*Task brief*: Please write out the material below exactly, starting with the line that contains "On closer look, is" and going on through the end of the material.

*Data provided*:
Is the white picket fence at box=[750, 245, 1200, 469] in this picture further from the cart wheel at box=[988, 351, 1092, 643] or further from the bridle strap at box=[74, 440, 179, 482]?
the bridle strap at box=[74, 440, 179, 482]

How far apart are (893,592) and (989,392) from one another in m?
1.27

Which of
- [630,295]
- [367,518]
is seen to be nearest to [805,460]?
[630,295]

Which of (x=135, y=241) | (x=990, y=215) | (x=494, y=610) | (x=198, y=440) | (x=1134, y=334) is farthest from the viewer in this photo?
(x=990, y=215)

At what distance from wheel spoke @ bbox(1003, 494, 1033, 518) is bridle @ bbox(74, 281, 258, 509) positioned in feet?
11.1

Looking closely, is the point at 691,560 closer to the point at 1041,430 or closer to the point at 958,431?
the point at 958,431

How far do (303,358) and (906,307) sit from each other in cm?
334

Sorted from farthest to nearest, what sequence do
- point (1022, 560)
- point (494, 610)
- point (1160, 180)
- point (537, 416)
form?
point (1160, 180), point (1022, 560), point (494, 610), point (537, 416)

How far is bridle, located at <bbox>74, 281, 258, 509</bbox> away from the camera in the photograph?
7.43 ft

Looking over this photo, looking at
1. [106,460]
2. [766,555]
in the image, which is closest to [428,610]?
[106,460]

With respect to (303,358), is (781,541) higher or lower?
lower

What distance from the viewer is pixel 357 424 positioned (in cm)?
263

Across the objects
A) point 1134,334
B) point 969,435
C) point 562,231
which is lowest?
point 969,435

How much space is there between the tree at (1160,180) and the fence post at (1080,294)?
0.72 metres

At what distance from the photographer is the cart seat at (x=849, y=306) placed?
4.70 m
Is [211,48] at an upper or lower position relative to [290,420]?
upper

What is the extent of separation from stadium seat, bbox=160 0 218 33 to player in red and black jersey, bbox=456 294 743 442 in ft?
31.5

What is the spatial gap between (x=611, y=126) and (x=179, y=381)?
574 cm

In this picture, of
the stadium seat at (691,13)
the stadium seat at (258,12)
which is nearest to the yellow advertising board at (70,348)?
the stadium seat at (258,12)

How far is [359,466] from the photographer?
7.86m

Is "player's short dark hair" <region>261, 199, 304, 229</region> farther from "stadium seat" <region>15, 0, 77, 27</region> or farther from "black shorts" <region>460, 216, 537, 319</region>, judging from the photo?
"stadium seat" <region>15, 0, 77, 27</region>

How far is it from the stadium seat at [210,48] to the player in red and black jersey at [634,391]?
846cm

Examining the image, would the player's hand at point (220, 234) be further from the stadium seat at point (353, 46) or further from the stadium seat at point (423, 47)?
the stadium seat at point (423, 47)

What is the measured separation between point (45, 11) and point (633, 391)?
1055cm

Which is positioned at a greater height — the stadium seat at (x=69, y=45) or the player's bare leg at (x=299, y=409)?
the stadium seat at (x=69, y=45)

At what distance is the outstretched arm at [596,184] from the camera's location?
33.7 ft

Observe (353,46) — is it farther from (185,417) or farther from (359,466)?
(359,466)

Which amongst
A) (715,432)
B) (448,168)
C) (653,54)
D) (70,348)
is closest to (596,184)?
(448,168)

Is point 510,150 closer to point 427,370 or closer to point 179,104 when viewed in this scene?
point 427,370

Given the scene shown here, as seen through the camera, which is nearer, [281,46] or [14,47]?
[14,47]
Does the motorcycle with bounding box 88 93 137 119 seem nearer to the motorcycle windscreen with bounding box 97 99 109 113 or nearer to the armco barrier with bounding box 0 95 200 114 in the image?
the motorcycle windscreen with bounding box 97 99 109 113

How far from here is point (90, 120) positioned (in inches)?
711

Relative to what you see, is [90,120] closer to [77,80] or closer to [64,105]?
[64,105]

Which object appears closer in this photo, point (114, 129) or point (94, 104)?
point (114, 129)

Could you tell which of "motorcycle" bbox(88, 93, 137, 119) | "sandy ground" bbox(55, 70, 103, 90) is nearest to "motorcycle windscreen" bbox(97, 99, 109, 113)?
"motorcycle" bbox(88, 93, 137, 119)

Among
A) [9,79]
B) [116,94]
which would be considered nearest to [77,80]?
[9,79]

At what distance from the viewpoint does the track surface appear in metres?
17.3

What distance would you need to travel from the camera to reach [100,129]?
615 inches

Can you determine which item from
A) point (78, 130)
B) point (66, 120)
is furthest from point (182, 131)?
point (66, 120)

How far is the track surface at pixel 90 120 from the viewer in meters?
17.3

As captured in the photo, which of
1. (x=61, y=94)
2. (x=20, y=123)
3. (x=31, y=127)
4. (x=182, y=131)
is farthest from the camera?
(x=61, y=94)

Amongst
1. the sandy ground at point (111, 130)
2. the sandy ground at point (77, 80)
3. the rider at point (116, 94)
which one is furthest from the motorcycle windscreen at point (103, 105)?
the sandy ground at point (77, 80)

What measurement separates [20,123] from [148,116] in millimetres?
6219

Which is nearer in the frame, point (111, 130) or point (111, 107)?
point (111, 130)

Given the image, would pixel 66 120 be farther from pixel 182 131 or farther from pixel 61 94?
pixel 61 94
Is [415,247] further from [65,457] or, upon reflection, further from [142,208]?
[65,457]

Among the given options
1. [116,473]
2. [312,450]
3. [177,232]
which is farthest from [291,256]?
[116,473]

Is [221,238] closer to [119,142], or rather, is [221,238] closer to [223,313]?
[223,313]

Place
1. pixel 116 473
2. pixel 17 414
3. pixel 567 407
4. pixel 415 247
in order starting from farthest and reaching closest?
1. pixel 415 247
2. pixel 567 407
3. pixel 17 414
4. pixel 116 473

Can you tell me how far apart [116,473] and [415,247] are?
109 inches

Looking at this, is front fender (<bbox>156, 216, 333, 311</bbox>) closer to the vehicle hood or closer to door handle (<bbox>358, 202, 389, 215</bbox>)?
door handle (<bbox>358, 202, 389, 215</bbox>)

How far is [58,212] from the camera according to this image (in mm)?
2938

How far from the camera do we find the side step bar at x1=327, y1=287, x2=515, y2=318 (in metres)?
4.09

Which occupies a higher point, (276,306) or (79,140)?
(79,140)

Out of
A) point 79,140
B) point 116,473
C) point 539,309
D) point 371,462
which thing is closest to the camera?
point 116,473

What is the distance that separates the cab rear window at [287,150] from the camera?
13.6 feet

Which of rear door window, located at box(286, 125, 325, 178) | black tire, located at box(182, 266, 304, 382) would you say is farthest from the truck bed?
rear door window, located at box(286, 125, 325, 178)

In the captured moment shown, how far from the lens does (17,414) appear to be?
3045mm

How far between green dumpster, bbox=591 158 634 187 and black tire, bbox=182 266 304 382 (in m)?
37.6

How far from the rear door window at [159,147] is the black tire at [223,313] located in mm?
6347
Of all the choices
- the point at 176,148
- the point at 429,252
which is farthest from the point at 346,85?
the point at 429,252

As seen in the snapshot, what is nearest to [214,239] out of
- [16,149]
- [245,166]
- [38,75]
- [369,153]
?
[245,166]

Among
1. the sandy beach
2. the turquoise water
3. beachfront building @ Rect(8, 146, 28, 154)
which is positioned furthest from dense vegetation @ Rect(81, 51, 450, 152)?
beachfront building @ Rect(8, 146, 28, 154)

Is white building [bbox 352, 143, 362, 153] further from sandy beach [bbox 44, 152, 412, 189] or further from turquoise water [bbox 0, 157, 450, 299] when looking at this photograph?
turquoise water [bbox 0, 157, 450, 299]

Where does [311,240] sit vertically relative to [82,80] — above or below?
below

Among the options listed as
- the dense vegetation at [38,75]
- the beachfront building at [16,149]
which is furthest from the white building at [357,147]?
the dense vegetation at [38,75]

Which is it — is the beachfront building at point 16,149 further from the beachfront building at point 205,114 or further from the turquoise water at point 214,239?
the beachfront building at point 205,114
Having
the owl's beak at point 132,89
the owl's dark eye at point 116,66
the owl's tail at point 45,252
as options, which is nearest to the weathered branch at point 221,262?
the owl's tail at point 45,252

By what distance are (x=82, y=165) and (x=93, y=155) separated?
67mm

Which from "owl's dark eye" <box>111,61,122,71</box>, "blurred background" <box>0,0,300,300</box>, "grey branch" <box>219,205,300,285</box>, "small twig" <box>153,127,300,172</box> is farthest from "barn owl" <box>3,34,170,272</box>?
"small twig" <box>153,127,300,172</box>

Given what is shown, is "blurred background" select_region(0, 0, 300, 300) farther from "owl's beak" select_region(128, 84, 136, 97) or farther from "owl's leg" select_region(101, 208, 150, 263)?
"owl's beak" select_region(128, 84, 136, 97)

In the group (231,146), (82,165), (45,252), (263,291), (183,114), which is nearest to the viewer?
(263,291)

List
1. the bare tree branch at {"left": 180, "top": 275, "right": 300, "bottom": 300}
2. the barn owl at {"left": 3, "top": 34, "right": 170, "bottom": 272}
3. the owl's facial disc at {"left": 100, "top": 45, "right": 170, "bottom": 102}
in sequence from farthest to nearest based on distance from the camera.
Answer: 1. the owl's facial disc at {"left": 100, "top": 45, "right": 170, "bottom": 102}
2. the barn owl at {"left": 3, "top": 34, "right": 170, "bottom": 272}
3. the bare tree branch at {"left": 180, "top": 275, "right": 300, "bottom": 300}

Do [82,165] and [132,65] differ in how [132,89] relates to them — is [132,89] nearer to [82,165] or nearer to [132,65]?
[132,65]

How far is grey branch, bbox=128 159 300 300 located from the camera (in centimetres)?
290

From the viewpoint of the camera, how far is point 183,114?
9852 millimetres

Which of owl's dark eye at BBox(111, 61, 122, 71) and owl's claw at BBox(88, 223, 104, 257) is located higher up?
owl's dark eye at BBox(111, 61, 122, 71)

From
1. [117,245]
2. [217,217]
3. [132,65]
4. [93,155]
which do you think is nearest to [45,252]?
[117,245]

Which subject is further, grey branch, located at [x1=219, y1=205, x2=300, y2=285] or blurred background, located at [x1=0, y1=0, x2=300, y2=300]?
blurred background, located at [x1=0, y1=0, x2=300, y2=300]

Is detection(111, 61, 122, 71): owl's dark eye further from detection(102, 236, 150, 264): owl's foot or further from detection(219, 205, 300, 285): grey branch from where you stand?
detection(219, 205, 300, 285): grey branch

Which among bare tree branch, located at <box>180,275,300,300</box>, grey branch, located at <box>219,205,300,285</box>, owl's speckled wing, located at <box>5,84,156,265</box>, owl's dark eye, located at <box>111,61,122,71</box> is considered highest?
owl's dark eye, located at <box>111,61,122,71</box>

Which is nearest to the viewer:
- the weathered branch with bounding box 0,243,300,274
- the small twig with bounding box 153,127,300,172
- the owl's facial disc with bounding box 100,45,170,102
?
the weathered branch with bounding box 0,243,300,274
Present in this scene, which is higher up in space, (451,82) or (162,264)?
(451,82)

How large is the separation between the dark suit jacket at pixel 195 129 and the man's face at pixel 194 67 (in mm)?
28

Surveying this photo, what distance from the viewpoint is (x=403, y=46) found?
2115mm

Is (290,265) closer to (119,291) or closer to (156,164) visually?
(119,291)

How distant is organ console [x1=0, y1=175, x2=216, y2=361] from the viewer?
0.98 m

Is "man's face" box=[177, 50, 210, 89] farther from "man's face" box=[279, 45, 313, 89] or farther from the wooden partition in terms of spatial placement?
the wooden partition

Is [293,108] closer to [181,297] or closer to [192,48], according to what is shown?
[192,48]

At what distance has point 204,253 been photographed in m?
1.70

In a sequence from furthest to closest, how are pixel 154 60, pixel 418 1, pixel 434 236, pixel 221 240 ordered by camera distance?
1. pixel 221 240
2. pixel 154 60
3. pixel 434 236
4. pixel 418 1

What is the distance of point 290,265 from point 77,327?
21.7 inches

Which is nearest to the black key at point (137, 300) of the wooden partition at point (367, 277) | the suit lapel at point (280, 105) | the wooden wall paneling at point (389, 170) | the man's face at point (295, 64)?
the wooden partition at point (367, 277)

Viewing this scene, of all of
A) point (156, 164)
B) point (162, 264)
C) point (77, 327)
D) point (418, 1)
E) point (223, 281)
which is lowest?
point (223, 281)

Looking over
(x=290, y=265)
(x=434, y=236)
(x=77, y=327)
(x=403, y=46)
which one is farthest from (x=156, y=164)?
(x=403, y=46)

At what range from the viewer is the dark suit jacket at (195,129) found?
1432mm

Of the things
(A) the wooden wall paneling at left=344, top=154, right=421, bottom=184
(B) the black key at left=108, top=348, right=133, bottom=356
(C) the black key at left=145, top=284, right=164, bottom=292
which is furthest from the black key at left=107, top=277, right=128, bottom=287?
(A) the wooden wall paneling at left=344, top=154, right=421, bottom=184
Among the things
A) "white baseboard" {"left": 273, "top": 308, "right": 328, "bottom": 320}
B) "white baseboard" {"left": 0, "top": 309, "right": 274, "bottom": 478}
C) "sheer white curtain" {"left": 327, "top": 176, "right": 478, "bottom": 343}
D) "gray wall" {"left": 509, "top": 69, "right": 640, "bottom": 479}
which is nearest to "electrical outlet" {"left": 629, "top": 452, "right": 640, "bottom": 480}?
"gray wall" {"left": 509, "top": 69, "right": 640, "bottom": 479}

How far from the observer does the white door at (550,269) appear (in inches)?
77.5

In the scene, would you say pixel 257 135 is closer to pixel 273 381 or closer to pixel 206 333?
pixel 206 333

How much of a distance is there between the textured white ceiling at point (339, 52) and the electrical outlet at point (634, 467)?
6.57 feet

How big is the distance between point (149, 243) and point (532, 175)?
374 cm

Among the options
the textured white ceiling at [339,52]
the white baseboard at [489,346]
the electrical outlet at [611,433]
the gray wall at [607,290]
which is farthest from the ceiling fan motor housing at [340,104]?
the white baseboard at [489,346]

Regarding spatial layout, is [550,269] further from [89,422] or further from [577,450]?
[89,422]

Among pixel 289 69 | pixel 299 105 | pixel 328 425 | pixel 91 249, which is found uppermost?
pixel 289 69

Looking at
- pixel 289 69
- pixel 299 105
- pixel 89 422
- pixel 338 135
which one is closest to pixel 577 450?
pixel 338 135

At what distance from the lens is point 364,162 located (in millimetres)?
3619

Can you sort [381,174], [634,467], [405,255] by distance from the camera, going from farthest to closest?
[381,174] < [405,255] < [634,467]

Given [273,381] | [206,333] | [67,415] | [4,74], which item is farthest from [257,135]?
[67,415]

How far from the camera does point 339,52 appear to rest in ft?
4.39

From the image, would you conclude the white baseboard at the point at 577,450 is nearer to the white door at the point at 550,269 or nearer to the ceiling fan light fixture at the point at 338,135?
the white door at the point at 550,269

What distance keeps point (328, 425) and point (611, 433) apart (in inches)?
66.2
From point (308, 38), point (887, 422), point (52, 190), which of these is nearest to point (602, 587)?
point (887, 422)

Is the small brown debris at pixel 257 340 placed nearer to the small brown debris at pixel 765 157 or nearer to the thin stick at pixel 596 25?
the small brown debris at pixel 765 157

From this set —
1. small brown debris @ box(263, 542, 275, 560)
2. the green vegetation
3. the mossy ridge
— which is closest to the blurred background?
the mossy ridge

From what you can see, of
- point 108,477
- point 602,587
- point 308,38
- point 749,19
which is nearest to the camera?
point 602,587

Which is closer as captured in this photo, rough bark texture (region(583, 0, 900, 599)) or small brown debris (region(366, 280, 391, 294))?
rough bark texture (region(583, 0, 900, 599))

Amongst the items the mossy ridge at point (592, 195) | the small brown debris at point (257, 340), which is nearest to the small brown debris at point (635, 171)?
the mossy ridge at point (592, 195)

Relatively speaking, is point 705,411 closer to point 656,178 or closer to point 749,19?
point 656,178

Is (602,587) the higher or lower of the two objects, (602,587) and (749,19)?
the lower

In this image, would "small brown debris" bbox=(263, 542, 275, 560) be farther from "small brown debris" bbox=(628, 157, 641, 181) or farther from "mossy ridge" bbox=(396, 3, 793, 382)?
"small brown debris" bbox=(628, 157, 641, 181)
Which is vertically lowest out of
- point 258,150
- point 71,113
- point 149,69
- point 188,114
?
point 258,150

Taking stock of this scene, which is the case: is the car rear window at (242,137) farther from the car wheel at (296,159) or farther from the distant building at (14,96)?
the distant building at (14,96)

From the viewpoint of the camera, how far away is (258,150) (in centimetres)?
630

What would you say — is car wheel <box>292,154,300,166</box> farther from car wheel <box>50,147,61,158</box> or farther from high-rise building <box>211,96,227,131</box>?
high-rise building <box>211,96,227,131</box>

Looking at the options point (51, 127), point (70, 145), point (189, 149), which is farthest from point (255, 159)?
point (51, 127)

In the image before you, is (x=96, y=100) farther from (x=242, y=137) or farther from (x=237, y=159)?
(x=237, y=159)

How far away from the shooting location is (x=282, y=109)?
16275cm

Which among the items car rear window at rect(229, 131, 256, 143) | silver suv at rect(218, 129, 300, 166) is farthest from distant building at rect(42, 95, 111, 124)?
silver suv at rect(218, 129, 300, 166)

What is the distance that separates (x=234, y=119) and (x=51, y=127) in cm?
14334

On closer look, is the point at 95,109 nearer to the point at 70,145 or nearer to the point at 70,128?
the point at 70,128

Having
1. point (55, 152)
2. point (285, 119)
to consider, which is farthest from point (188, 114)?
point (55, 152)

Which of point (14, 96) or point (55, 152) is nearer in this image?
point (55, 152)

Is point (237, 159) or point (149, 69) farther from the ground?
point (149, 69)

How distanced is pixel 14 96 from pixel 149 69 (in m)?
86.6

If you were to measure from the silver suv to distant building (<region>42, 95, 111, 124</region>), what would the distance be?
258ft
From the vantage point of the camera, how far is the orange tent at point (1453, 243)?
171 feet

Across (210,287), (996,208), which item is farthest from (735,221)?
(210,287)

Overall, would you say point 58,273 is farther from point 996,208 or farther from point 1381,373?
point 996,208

*Answer for this exercise*:
On closer look, is the point at 95,109 nearer to the point at 70,145 or nearer to the point at 70,128?
the point at 70,128

Having
1. point (55, 152)
2. point (285, 119)
to consider, which is farthest from point (188, 114)?
point (55, 152)

Which of point (14, 96) or point (55, 152) is nearer in this image?
point (55, 152)

Is point (237, 159) or point (149, 69) farther from the ground?
point (149, 69)

How distanced is pixel 14 96 from pixel 149 69 (in m)?
86.6

If you were to measure from the silver suv to distant building (<region>42, 95, 111, 124</region>), what would the distance be?
258ft
From the vantage point of the camera, how far is the orange tent at point (1453, 243)?
171 feet

Across (210,287), (996,208), which item is farthest from (735,221)?
(210,287)

Overall, would you say point 58,273 is farther from point 996,208 or farther from point 1381,373?
point 996,208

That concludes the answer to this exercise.